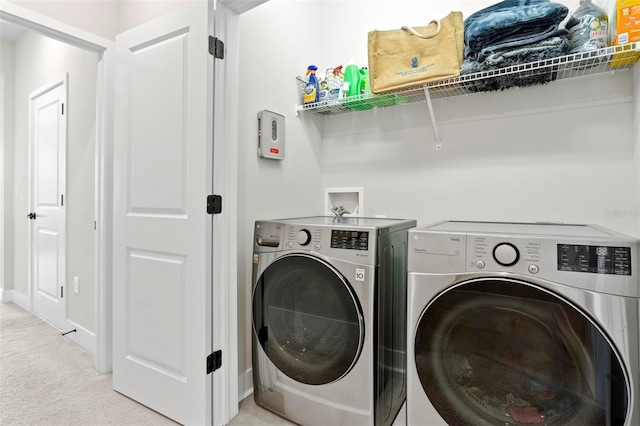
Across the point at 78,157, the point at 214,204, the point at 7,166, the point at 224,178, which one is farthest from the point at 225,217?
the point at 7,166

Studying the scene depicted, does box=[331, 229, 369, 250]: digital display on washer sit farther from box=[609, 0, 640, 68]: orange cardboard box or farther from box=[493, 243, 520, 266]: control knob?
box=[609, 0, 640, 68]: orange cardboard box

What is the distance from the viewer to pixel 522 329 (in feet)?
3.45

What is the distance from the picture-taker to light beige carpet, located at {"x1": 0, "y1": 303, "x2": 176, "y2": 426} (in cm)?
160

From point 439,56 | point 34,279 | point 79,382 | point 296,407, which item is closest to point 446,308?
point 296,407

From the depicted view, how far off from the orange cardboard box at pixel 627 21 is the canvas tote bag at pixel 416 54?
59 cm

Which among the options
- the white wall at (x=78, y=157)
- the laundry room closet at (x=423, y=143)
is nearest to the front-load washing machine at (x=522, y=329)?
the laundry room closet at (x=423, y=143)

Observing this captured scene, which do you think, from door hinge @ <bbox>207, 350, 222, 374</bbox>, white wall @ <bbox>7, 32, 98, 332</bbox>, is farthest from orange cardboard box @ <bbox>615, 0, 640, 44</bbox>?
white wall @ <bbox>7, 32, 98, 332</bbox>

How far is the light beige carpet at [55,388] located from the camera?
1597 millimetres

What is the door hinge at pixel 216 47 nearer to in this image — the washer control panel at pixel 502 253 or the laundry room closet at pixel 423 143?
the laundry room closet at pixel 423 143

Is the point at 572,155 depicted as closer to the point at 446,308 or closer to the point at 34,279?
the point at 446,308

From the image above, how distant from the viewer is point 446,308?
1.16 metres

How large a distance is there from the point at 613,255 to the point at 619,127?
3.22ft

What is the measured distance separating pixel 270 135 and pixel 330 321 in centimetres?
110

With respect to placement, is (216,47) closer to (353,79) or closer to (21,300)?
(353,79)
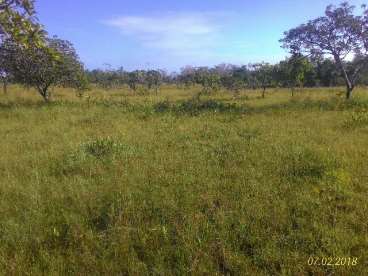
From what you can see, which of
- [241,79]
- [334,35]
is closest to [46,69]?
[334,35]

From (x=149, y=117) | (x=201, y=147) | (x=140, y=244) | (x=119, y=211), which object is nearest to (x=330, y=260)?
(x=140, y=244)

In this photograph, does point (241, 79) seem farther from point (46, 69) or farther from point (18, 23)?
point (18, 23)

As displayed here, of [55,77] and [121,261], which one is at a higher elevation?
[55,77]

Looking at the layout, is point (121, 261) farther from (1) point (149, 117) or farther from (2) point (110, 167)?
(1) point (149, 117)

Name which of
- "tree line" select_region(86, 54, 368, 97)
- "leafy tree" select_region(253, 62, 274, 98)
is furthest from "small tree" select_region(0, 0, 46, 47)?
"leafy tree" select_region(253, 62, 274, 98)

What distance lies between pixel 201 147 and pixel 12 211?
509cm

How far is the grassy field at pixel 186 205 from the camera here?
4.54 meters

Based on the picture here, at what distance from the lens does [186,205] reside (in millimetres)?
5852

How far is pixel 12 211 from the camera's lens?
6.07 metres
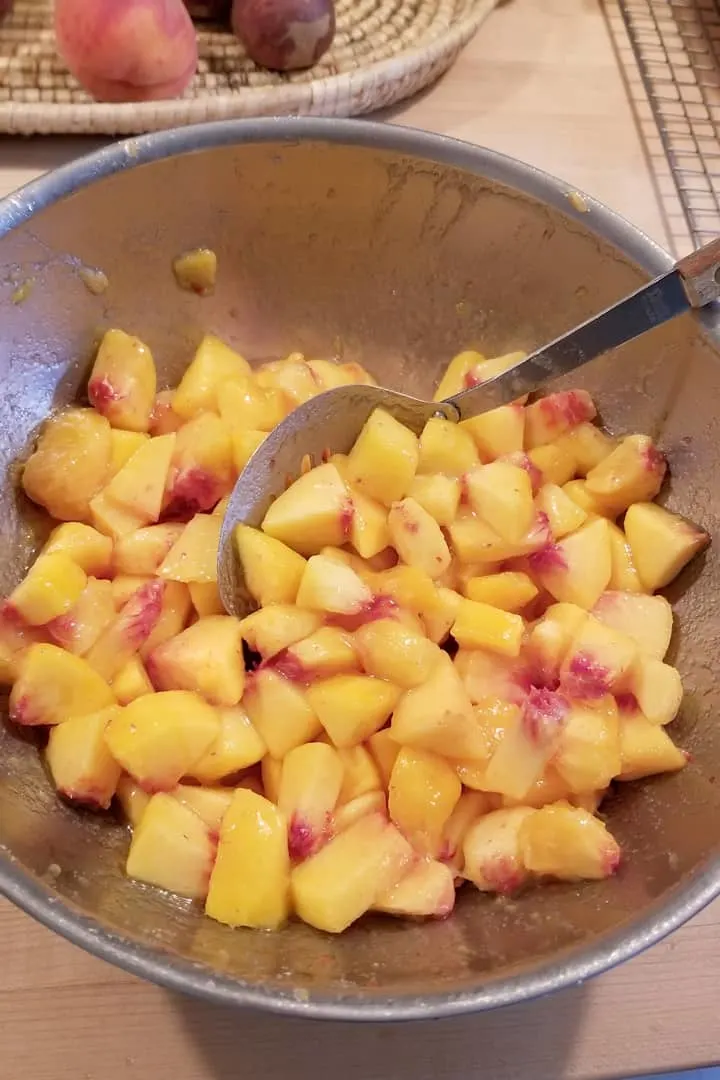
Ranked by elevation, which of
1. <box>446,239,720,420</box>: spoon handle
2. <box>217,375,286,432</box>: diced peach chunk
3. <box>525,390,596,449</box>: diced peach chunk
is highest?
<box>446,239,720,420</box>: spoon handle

+ + + + + + +

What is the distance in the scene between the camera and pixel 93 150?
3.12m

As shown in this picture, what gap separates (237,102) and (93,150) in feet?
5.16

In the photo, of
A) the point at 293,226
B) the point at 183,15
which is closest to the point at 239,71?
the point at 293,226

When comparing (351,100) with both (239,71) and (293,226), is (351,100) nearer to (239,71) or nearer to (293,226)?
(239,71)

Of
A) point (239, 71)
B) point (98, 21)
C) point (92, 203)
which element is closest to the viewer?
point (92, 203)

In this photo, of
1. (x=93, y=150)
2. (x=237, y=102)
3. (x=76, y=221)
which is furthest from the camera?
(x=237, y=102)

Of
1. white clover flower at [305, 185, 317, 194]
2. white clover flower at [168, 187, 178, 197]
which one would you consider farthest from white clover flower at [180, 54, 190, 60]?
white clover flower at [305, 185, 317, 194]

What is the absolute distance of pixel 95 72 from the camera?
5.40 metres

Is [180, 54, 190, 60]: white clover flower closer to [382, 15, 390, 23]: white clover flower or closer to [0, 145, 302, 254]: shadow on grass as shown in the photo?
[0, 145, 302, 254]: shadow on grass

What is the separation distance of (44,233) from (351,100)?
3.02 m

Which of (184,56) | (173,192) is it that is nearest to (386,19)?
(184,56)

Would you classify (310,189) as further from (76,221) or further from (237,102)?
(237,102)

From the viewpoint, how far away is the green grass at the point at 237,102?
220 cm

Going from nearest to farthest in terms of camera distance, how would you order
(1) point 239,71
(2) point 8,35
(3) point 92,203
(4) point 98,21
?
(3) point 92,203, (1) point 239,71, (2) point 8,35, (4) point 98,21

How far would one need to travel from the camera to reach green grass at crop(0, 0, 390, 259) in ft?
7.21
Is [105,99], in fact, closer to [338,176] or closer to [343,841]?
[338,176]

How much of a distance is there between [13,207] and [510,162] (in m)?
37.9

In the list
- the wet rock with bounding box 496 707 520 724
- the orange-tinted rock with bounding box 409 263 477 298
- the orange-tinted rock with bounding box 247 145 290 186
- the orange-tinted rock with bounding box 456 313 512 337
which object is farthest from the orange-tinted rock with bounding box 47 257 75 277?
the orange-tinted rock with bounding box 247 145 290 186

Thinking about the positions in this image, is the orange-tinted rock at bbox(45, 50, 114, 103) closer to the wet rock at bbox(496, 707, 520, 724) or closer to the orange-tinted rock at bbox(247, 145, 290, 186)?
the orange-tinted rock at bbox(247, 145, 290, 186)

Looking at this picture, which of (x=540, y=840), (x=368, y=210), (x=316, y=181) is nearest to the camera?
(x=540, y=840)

+ + + + + + +

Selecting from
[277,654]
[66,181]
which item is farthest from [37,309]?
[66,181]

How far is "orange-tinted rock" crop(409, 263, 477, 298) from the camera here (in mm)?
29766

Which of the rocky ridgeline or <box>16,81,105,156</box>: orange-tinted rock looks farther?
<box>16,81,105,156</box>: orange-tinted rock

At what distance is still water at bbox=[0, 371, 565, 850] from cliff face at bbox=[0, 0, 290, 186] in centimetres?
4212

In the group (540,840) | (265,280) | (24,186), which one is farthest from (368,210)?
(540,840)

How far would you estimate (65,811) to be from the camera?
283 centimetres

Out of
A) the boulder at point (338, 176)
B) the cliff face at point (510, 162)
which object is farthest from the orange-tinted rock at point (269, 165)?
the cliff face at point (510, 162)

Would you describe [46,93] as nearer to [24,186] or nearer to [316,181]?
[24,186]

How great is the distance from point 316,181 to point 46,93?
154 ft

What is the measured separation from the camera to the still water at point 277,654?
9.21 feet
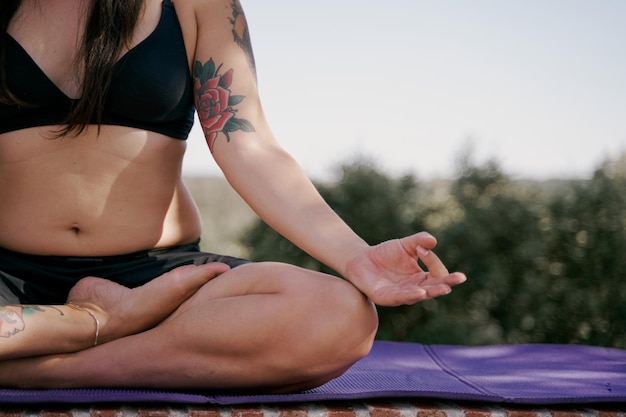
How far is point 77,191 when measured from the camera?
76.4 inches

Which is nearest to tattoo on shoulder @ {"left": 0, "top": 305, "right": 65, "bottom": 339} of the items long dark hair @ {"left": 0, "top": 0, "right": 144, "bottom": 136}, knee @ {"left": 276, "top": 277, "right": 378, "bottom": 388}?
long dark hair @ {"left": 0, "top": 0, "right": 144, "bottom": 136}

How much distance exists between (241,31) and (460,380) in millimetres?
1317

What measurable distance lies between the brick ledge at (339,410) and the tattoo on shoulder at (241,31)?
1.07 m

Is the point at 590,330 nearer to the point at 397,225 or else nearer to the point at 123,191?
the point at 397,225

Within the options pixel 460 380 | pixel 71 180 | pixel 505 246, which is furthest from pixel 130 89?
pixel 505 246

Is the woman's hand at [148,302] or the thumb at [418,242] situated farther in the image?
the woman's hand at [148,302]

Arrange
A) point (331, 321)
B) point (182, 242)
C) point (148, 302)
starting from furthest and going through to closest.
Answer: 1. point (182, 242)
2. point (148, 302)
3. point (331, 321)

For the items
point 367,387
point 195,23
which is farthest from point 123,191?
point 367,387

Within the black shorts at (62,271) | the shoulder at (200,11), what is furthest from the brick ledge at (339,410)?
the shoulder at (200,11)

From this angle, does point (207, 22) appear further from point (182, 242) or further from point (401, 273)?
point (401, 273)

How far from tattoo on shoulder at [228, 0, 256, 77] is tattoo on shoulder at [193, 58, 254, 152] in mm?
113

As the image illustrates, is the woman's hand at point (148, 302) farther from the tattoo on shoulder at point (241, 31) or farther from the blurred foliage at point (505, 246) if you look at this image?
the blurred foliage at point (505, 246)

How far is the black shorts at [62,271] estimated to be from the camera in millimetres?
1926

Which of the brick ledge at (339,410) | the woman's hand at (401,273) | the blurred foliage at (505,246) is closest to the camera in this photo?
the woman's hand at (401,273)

+ + + + + + +

- **WHAT IS NEEDED**
Gather every row above that contains the word "shown" and copy each one out in full.

- **COMPLETE OUTPUT**
As shown in this picture, what gap separates (237,102) and (93,150) in feet?
Is [180, 54, 190, 60]: white clover flower closer to [382, 15, 390, 23]: white clover flower or closer to [0, 145, 302, 254]: shadow on grass as shown in the photo?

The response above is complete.